___ Dataset entries

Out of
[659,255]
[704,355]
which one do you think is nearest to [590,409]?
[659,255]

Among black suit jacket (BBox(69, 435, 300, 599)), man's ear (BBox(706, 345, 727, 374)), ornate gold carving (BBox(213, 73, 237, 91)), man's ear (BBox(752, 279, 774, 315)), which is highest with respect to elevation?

______

Extract every line of the data above verbatim, keeping the original order.

Out of
[659,255]
[704,355]
which one do you think is nearest to [590,409]?
[659,255]

Among black suit jacket (BBox(69, 435, 300, 599)), man's ear (BBox(706, 345, 727, 374)), ornate gold carving (BBox(213, 73, 237, 91)), man's ear (BBox(752, 279, 774, 315)), which is highest with respect to elevation?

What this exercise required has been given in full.